══ Records provided ══
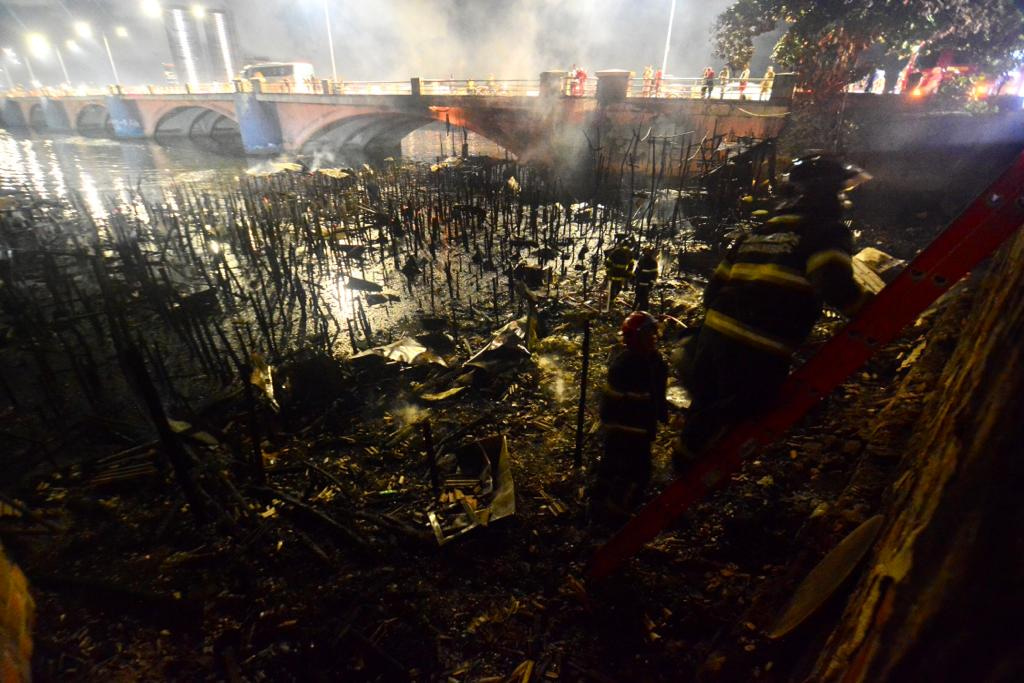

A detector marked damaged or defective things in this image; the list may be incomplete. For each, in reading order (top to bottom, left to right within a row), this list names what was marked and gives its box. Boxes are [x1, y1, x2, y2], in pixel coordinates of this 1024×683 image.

burnt wooden post [577, 317, 593, 466]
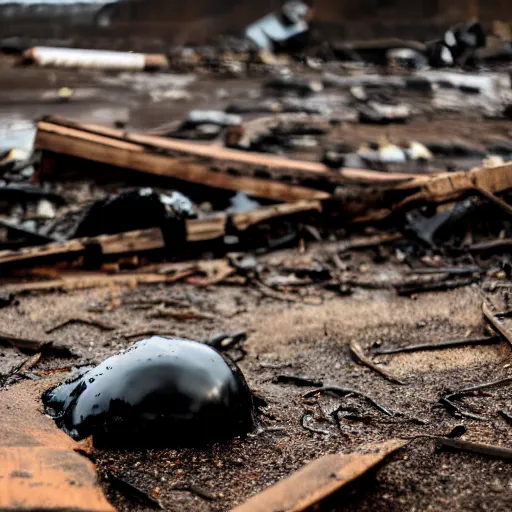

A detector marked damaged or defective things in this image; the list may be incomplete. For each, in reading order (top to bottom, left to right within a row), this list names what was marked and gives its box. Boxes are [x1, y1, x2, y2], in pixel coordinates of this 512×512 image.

splintered wooden plank [35, 121, 328, 201]
broken timber [33, 117, 432, 198]
broken timber [0, 201, 322, 268]
rusted metal debris [0, 380, 112, 512]
broken timber [0, 378, 113, 510]
splintered wooden plank [0, 380, 113, 512]
broken timber [231, 440, 404, 512]
splintered wooden plank [230, 440, 406, 512]
rusted metal debris [230, 440, 406, 512]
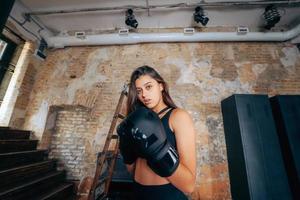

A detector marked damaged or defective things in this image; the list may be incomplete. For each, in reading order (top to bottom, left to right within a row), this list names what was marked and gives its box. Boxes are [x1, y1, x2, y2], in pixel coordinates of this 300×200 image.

peeling plaster wall [19, 41, 298, 199]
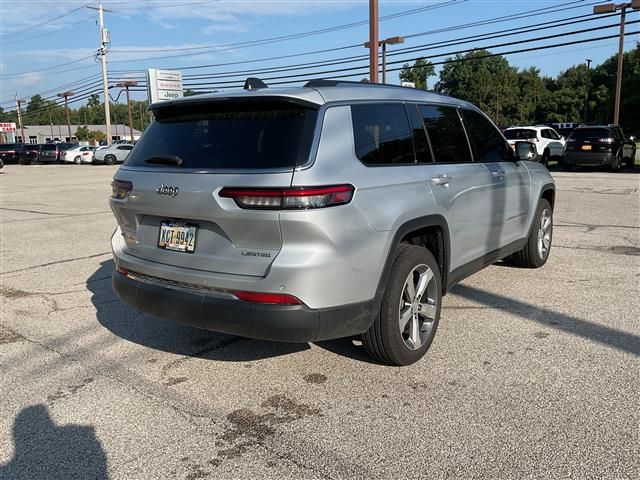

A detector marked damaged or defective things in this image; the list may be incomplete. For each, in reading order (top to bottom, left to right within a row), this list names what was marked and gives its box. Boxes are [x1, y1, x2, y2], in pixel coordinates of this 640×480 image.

crack in asphalt [0, 253, 111, 276]
cracked pavement [0, 166, 636, 480]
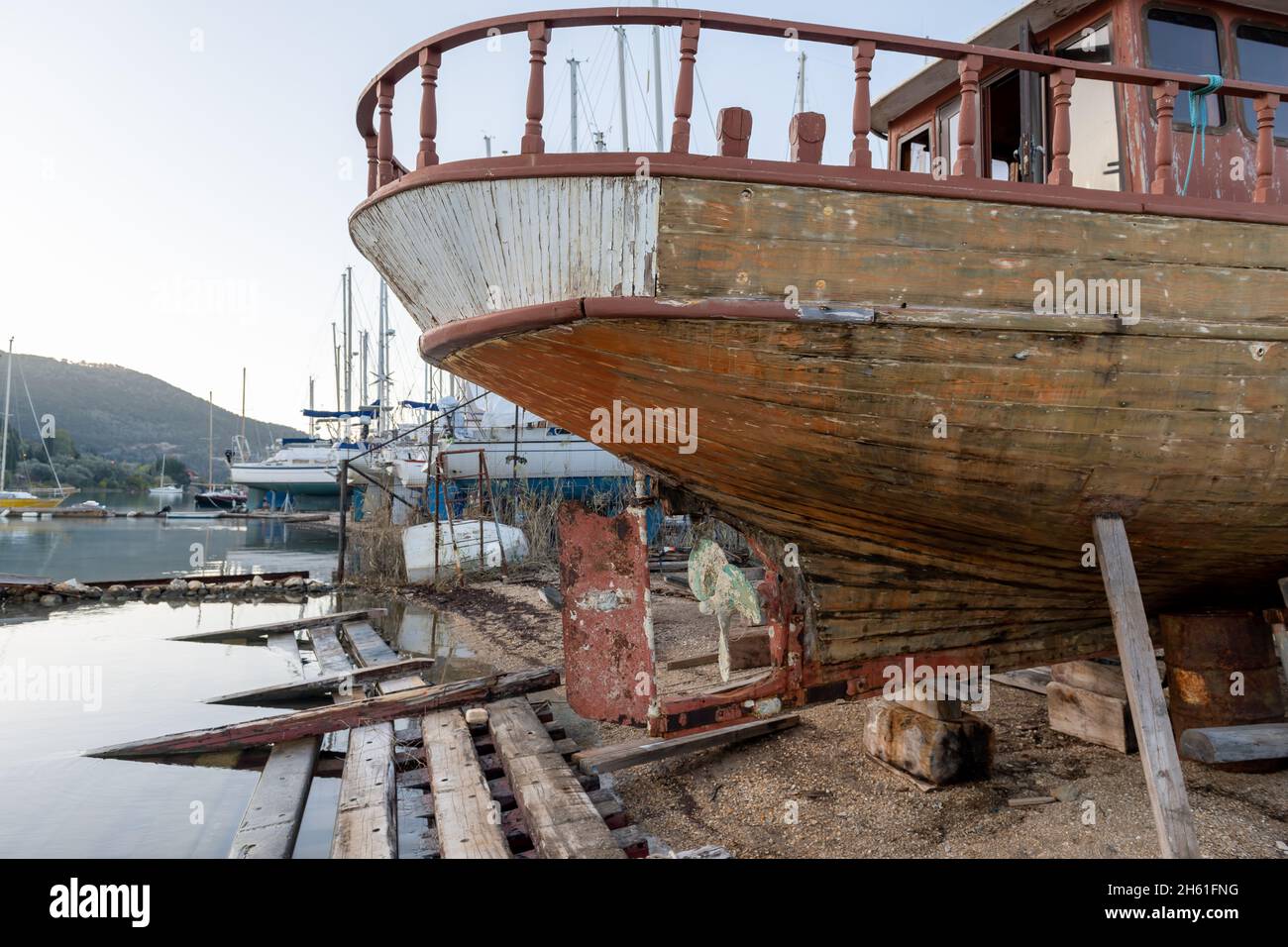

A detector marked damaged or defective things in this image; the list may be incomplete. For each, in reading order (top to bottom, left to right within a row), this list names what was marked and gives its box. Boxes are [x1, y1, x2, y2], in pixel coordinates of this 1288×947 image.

rusty metal drum [1164, 610, 1282, 773]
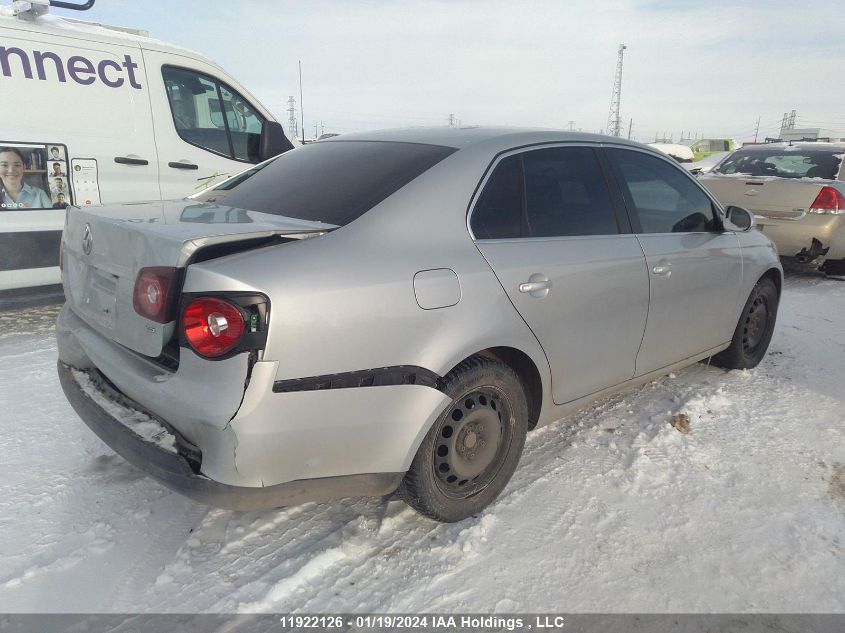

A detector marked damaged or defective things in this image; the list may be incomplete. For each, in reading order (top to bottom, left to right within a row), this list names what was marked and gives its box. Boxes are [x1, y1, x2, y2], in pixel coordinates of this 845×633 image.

damaged rear bumper [58, 362, 402, 512]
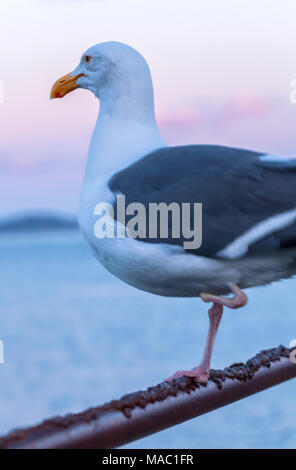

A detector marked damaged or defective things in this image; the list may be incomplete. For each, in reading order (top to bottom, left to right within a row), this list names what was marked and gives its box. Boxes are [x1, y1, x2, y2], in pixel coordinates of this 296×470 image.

rust patch [0, 346, 292, 448]
rusty rail [0, 344, 294, 450]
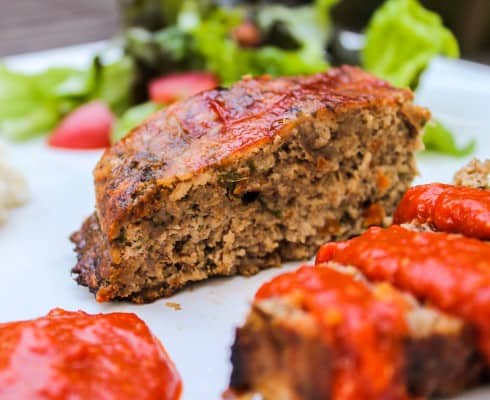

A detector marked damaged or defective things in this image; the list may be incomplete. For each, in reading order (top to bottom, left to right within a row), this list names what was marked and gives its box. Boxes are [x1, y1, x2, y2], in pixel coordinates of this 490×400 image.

charred edge of meatloaf [72, 103, 424, 304]
charred edge of meatloaf [452, 159, 490, 190]
charred edge of meatloaf [228, 292, 484, 398]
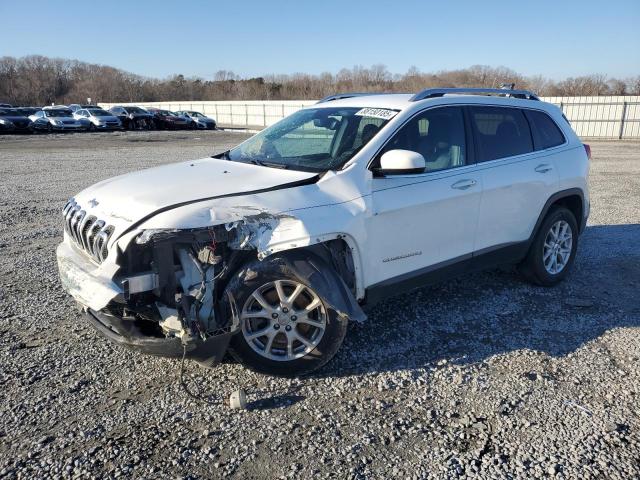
═══
Activity: Beginning at the line that contains "this 490×400 image.", retype each line of the data above through the very last one. Do not retype the pictures.

Exercise solution:
A detector marked damaged or defective things in this image; the list may be incomplete. For each, in reading order (top to bottom, left to right within a row), this list names what was marked and gives its box. Boxes are [x1, y1, x2, y2], in pixel coordinates of this 490×400 image.

charred edge of meatloaf [72, 103, 424, 304]
charred edge of meatloaf [452, 159, 490, 190]
charred edge of meatloaf [228, 292, 484, 398]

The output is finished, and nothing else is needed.